Sari spielte mit Amira weiter, wo Hai aufgehört hatte …
Djamila wandte sich, strahlend vor Triumph, Menahem zu. »Seht Ihr, Unterwürfigkeit zahlt sich nicht immer aus.«
»Ich würde mich an Eurer Stelle nicht zu früh freuen«, antwortete er säuerlich. »Euer Gatte ist ein umsichtiger und entschlossener Mann. Nicht umsonst hat er all die Jahre hindurch seine privilegierte Position halten können. Ich habe oft beobachtet, daß er sich im einen Augenblick zurückzieht, um dann zu einem günstigeren Zeitpunkt nur um so weiter vorzupreschen. Ich sage dies nicht, um Euren Triumph zu schmälern, sondern um Euch vor Eurer eigenen Impulsivität zu warnen.« Er legte seine Papiere zur Seite und schaute sie unverwandt an. In seinen Augen war ein neues Licht aufgeflackert, in seiner Stimme lag eine Spur von Zärtlichkeit. »Ich danke Euch für Eure Geistesgegenwart, als Ihr mich in Schutz genommen habt. Ich bewundere Euren Mut, aber er kann nur etwas bewirken, wenn Ihr ihn auch zu zügeln vermögt.«
»Von einem Bauern zum anderen gesprochen, Ihr redet weise«, gab Djamila offen zu. »Euer Rat ist gut. Darf ich ihn mir auch in Zukunft einholen, sollte sich die Notwendigkeit ergeben?«
»Mit Vergnügen, aber auf diskretere Weise als gerade eben.«
»Ich werde vorsichtig sein«, antwortete sie mit ungewöhnlicher Gefügigkeit, während sie sich zum Gehen schickte.

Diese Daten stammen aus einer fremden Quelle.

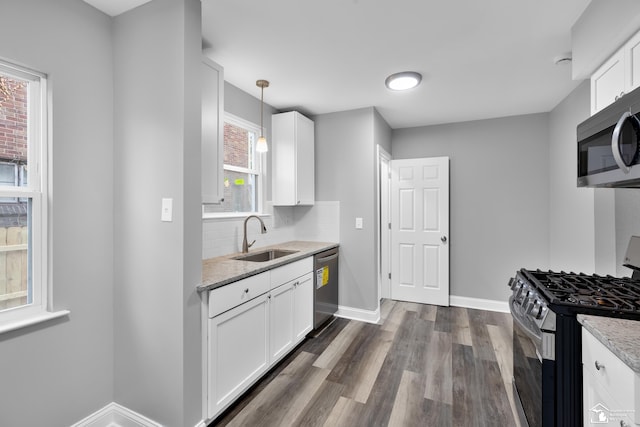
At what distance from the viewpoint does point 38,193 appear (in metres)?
1.54

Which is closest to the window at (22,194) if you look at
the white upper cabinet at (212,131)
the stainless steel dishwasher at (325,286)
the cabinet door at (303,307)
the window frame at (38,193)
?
the window frame at (38,193)

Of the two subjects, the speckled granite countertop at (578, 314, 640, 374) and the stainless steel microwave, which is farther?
the stainless steel microwave

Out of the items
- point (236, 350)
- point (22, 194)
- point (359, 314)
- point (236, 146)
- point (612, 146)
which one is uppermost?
point (236, 146)

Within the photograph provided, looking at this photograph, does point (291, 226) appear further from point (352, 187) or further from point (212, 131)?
point (212, 131)

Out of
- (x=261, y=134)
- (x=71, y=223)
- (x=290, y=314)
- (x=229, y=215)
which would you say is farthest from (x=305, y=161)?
(x=71, y=223)

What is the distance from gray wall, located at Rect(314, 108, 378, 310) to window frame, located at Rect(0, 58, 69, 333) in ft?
8.51

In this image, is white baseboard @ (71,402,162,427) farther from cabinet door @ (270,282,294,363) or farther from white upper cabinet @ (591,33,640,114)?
white upper cabinet @ (591,33,640,114)

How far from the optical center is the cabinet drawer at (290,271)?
2.35 metres

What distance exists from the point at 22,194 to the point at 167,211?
26.2 inches

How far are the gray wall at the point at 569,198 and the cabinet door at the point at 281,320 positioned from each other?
2667 mm

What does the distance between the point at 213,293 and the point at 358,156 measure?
91.5 inches

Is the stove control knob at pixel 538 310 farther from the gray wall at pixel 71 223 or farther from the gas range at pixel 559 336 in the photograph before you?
the gray wall at pixel 71 223

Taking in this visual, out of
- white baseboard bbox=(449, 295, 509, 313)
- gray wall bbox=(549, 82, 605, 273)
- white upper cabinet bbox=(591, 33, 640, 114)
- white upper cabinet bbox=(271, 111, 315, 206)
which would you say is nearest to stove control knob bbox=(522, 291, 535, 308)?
white upper cabinet bbox=(591, 33, 640, 114)

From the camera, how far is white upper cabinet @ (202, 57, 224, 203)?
1971mm
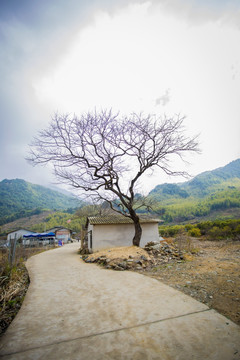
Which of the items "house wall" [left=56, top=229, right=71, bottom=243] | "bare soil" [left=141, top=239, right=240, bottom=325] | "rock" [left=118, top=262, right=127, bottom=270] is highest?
"bare soil" [left=141, top=239, right=240, bottom=325]

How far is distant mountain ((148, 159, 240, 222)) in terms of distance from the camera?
45688mm

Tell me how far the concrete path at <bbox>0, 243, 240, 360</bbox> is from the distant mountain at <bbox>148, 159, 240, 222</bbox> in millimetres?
10187

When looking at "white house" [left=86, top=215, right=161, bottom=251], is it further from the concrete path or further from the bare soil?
the concrete path

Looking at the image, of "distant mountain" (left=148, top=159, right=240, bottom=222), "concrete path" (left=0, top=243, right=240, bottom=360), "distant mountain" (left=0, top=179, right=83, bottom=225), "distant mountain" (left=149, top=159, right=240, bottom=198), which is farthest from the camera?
"distant mountain" (left=0, top=179, right=83, bottom=225)

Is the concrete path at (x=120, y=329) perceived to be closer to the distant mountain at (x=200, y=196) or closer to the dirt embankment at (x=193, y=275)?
the dirt embankment at (x=193, y=275)

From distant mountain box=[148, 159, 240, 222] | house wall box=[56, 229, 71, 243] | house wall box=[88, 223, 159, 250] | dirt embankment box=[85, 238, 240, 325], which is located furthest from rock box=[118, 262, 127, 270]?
house wall box=[56, 229, 71, 243]

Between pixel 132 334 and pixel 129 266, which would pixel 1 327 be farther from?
pixel 129 266

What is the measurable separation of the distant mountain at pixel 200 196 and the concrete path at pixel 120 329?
10.2 m

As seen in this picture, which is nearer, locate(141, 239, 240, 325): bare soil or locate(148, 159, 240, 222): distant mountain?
locate(141, 239, 240, 325): bare soil

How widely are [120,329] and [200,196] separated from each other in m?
85.3

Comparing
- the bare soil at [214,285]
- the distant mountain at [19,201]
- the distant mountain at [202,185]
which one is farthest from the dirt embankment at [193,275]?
the distant mountain at [19,201]

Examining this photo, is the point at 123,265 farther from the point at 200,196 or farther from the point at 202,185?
the point at 202,185

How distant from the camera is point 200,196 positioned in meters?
79.1

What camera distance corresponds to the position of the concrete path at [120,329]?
6.91 feet
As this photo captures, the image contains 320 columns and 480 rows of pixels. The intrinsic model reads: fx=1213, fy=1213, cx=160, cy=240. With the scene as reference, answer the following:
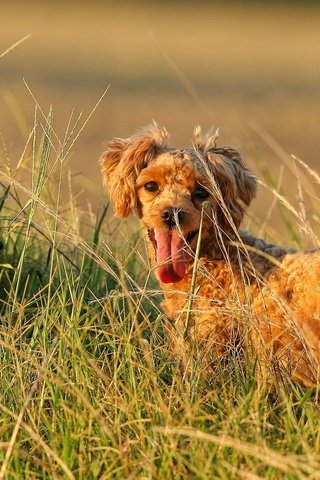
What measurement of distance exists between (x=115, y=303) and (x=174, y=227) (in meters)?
0.42

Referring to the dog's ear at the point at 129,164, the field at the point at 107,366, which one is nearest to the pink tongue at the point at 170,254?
the field at the point at 107,366

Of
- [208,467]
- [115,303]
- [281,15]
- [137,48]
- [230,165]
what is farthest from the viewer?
[281,15]

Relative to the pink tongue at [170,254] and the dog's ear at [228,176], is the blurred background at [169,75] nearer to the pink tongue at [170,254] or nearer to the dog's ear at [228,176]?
the dog's ear at [228,176]

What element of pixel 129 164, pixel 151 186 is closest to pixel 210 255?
pixel 151 186

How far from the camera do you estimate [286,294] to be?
4.87m

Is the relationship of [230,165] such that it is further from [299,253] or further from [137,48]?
[137,48]

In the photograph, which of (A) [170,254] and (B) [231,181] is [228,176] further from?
(A) [170,254]

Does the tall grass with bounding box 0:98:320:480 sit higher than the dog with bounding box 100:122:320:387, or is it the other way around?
the dog with bounding box 100:122:320:387

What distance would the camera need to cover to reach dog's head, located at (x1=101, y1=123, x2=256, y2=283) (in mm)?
5008

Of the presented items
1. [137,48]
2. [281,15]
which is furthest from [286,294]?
[281,15]

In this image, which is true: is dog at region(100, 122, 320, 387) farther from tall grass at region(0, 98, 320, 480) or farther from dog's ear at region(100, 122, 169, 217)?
tall grass at region(0, 98, 320, 480)

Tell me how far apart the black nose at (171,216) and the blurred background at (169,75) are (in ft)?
2.28

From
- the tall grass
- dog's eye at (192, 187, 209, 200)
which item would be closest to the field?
the tall grass

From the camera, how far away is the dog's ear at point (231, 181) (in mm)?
5176
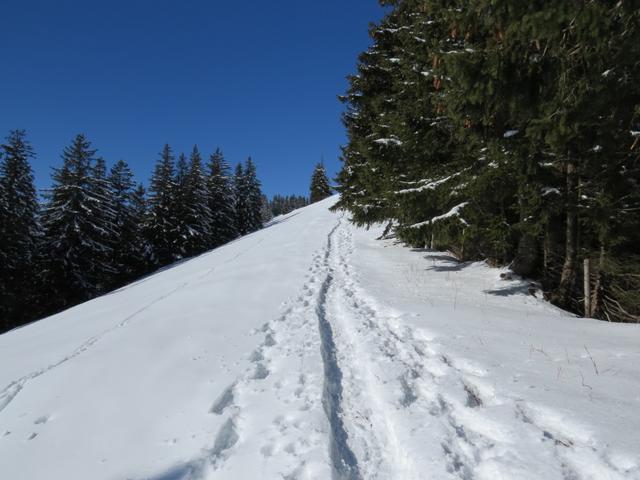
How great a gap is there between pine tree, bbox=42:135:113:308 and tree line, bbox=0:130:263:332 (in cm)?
5

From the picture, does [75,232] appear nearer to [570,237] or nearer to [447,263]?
[447,263]

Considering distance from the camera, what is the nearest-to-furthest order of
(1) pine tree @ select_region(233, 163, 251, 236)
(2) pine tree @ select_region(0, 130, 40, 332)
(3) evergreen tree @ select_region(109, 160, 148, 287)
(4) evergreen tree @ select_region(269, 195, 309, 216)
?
(2) pine tree @ select_region(0, 130, 40, 332) → (3) evergreen tree @ select_region(109, 160, 148, 287) → (1) pine tree @ select_region(233, 163, 251, 236) → (4) evergreen tree @ select_region(269, 195, 309, 216)

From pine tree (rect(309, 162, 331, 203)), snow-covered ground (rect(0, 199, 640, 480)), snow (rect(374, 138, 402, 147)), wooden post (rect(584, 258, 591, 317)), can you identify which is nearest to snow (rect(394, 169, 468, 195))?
snow-covered ground (rect(0, 199, 640, 480))

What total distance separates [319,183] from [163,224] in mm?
35687

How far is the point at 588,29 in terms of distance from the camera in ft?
11.6

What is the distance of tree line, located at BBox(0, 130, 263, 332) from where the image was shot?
802 inches

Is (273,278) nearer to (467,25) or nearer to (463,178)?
(463,178)

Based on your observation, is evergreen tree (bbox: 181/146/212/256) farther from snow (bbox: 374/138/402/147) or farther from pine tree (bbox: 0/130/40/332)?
snow (bbox: 374/138/402/147)

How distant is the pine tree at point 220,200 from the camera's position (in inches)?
1428

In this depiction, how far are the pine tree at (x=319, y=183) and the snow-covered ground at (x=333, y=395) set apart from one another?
54.7 m

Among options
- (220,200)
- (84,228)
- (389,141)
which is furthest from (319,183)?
(389,141)

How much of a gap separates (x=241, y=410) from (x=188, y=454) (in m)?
0.68

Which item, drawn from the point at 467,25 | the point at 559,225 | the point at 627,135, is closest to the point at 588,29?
the point at 467,25

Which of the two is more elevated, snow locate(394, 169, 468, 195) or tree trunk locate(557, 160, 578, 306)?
snow locate(394, 169, 468, 195)
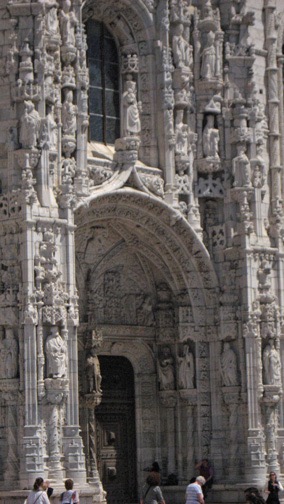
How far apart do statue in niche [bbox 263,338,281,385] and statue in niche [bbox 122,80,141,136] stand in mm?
5403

Er folgte ihr mit den Blicken, bewunderte das Wiegen ihrer breiten Hüften, den Stolz ihrer aufrechten Schultern. Nachdenklich starrte er in den leeren Raum, den sie zurückließ, ehe er sich mit einem resignierten Seufzer wieder seinen langweiligen und staubigen Dokumenten zuwandte.